Parasite Toxoplasma gondii has the ability to infect all warm-blooded animals. It has less effect on adults who usually suffer no lasting ill effects from infection but it can cause fatal to unborn fetuses.
“For many years, therapies for toxoplasmosis have focused on drugs that target only the parasite,” said Silvia Moreno, senior author of the article and professor of cellular biology in UGA’s Franklin College of Arts and Sciences in a press release.
“But in this paper, we show how we can hit the parasite with two drugs simultaneously, one that affects body chemistry in the host and one that affects the parasite.”
The researchers from the University of Georgia discovered that the combination of drug atorvastatin and zoledronic acid produced changes in mammalian host and in parasite. It ultimately stopped the parasitic replication and hence the spread of the infection.

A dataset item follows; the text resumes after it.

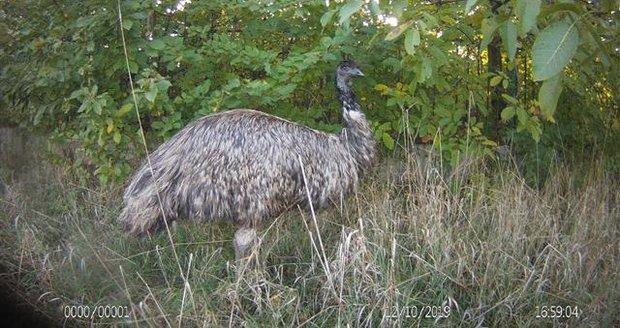 Brněnští strážníci zavřeli do ohrady ptáka emu, který týden prchal svému majiteli.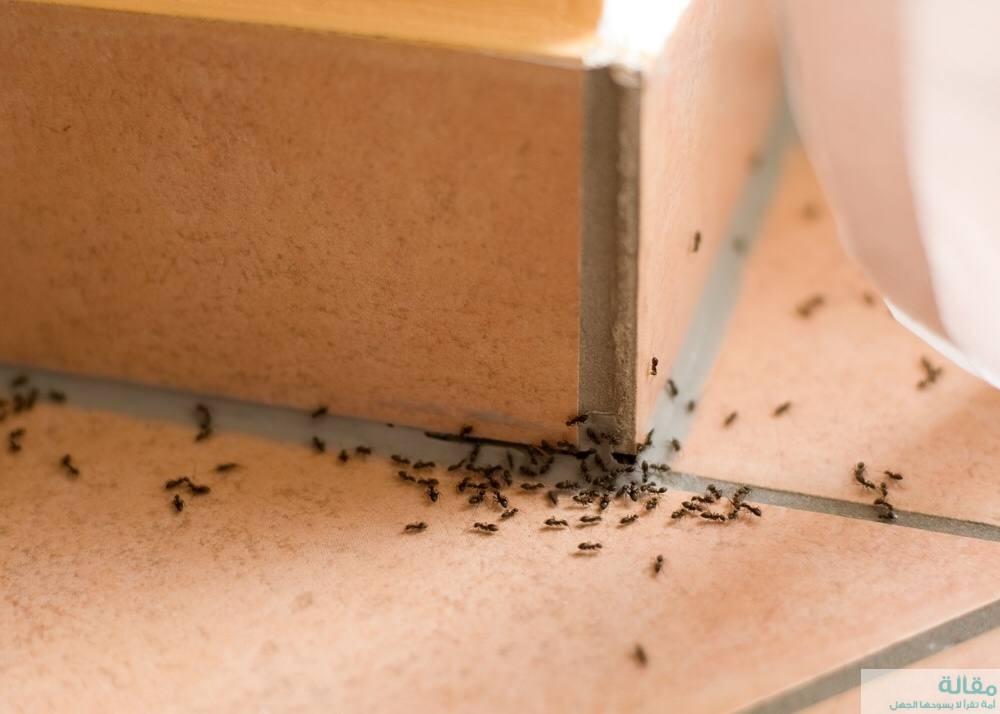 طرق للتخلص من النمل في الصيف بسهولة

“These two drugs have a strong synergy,” said Moreno, member of UGA’s Center for Tropical and Emerging Global Diseases in the press release. “The mice we treated were cured from a lethal infection using this combination approach.”
The experiment also showed that how absence of enzymes would kill the parasites. Researchers developed a genetically modified version of the parasite which lacked specific enzyme essential.
“We kept asking ourselves, ‘How did this happen? This enzyme should be essential to the parasite’s survival,’” said Zhu-Hong Li, a UGA research scientist who is also the lead author of the article. “It’s almost like a human surviving without food or air.”
“These drugs have been studied extensively, they are FDA-approved and safe for most people,” Moreno said in the press release. “Plus, one might not have to take the drugs for an extended period, just long enough to clear the infection.”
The findings of the study is published online in the journal of PLOS Pathogens.